◆ Input ◆
-- START --
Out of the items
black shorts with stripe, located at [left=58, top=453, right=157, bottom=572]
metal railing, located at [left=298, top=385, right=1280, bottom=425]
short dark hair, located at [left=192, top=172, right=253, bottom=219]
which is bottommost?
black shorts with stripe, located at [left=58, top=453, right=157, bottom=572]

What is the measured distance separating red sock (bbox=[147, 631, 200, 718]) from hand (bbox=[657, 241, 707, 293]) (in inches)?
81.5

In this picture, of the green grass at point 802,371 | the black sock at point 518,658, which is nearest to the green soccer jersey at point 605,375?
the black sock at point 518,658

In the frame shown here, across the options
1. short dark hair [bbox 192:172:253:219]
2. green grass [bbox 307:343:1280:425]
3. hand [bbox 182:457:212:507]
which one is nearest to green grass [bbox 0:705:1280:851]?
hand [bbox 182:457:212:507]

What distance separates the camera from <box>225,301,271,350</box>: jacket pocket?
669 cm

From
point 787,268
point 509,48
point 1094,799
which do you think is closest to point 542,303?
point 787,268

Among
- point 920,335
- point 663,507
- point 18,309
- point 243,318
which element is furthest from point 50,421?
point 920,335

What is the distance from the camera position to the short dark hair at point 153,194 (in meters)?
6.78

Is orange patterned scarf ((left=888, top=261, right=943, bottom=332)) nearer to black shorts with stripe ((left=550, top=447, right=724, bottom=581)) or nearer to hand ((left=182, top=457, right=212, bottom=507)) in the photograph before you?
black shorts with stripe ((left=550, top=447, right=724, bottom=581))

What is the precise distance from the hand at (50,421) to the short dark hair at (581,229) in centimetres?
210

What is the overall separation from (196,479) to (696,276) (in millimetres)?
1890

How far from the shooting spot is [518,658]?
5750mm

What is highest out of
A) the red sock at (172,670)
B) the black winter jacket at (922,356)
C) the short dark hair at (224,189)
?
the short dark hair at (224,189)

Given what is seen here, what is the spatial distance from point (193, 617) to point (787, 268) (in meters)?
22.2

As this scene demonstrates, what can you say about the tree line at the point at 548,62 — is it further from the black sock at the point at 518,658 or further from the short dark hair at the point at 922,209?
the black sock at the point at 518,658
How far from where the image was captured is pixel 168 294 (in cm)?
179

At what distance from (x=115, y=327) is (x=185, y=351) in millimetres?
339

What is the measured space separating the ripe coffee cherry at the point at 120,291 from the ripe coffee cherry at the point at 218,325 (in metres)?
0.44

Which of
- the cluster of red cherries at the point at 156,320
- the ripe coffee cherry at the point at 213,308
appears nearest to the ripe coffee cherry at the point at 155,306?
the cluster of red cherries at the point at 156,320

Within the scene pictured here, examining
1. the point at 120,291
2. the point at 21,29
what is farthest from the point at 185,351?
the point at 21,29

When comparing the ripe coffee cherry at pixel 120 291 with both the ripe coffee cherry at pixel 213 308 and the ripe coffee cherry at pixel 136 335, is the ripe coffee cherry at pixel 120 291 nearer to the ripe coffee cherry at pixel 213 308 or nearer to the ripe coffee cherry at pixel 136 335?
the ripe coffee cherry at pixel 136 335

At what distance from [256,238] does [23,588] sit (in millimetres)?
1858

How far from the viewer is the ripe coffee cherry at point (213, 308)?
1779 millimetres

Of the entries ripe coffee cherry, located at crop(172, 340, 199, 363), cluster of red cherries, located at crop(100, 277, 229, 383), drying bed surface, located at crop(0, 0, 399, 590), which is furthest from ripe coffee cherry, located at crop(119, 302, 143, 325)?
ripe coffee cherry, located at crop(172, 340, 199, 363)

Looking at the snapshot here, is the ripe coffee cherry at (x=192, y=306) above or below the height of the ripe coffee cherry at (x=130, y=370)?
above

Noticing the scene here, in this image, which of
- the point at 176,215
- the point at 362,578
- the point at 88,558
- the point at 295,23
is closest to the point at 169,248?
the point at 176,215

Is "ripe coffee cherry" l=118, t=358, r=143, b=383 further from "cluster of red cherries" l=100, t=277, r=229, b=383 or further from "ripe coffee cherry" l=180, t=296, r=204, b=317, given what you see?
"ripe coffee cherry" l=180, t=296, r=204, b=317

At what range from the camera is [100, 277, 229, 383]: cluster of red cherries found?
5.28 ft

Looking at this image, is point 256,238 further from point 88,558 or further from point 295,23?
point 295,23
-- END --
◆ What you need to do ◆
Each record above should be restated word for word.

◆ Solution to the problem ◆
Out of the items
black shorts with stripe, located at [left=58, top=453, right=157, bottom=572]
metal railing, located at [left=298, top=385, right=1280, bottom=425]
short dark hair, located at [left=192, top=172, right=253, bottom=219]
which is bottommost?
black shorts with stripe, located at [left=58, top=453, right=157, bottom=572]

What is the measured distance separating red sock (bbox=[147, 631, 200, 718]) from hand (bbox=[657, 241, 707, 293]) (in inches)?
81.5

In this picture, of the green grass at point 802,371 | the black sock at point 518,658, which is nearest to the green soccer jersey at point 605,375?
the black sock at point 518,658

In the frame shown here, across the options
1. short dark hair [bbox 192:172:253:219]
2. green grass [bbox 307:343:1280:425]
3. hand [bbox 182:457:212:507]
which one is nearest to green grass [bbox 0:705:1280:851]?
hand [bbox 182:457:212:507]

What distance separates the camera from <box>225,301,271,350</box>: jacket pocket?
669 cm

From
point 787,268
point 509,48
point 1094,799
which do you think is closest to point 542,303?
point 787,268

Among
- point 920,335
- point 663,507
- point 18,309
- point 243,318
which element is furthest from point 50,421?
point 920,335

What is the distance from the camera position to the short dark hair at point 153,194 (in meters)?
6.78

Is orange patterned scarf ((left=888, top=261, right=943, bottom=332)) nearer to black shorts with stripe ((left=550, top=447, right=724, bottom=581)) or nearer to hand ((left=182, top=457, right=212, bottom=507)) in the photograph before you?
black shorts with stripe ((left=550, top=447, right=724, bottom=581))

What is the precise distance from the hand at (50,421) to the short dark hair at (581,229) in centimetres?
210

What is the overall separation from (196,479) to (696,276) (in millimetres)?
1890

How far from the shooting spot is [518,658]?
5750mm

What is highest out of
A) the red sock at (172,670)
B) the black winter jacket at (922,356)
C) the short dark hair at (224,189)
?
the short dark hair at (224,189)

Given what is seen here, what is the spatial distance from point (193, 617) to point (787, 268) (in meters)?
22.2

As this scene demonstrates, what can you say about the tree line at the point at 548,62 — is it further from the black sock at the point at 518,658 or further from the short dark hair at the point at 922,209?
the black sock at the point at 518,658
How far from where the image was captured is pixel 168 294 (in cm)?
179

At what distance from (x=115, y=327) is (x=185, y=351) in millimetres?
339

What is the measured space separating the ripe coffee cherry at the point at 120,291 from the ripe coffee cherry at the point at 218,325 (in metres)?
0.44

Which of
- the cluster of red cherries at the point at 156,320
- the ripe coffee cherry at the point at 213,308
appears nearest to the ripe coffee cherry at the point at 155,306?
the cluster of red cherries at the point at 156,320

Within the scene pictured here, examining
1. the point at 120,291
2. the point at 21,29
what is farthest from the point at 185,351?
the point at 21,29

When comparing the ripe coffee cherry at pixel 120 291 with both the ripe coffee cherry at pixel 213 308 and the ripe coffee cherry at pixel 136 335, is the ripe coffee cherry at pixel 120 291 nearer to the ripe coffee cherry at pixel 213 308 or nearer to the ripe coffee cherry at pixel 136 335?
the ripe coffee cherry at pixel 136 335

At what distance from [256,238] does [23,588] sit (in millimetres)?
1858

How far from the viewer is the ripe coffee cherry at point (213, 308)?
1779 millimetres

Of the entries ripe coffee cherry, located at crop(172, 340, 199, 363), cluster of red cherries, located at crop(100, 277, 229, 383), drying bed surface, located at crop(0, 0, 399, 590), which is furthest from ripe coffee cherry, located at crop(119, 302, 143, 325)?
ripe coffee cherry, located at crop(172, 340, 199, 363)

Looking at the snapshot here, is the ripe coffee cherry at (x=192, y=306) above or below the height of the ripe coffee cherry at (x=130, y=370)?
above

Noticing the scene here, in this image, which of
- the point at 176,215
- the point at 362,578
- the point at 88,558
- the point at 295,23
is closest to the point at 169,248?
the point at 176,215

Is "ripe coffee cherry" l=118, t=358, r=143, b=383 further from "cluster of red cherries" l=100, t=277, r=229, b=383 or further from "ripe coffee cherry" l=180, t=296, r=204, b=317, given what you see?
"ripe coffee cherry" l=180, t=296, r=204, b=317

At what range from the camera is [100, 277, 229, 383]: cluster of red cherries found?
5.28 ft

Looking at this image, is point 256,238 further from point 88,558 or further from point 295,23?
point 295,23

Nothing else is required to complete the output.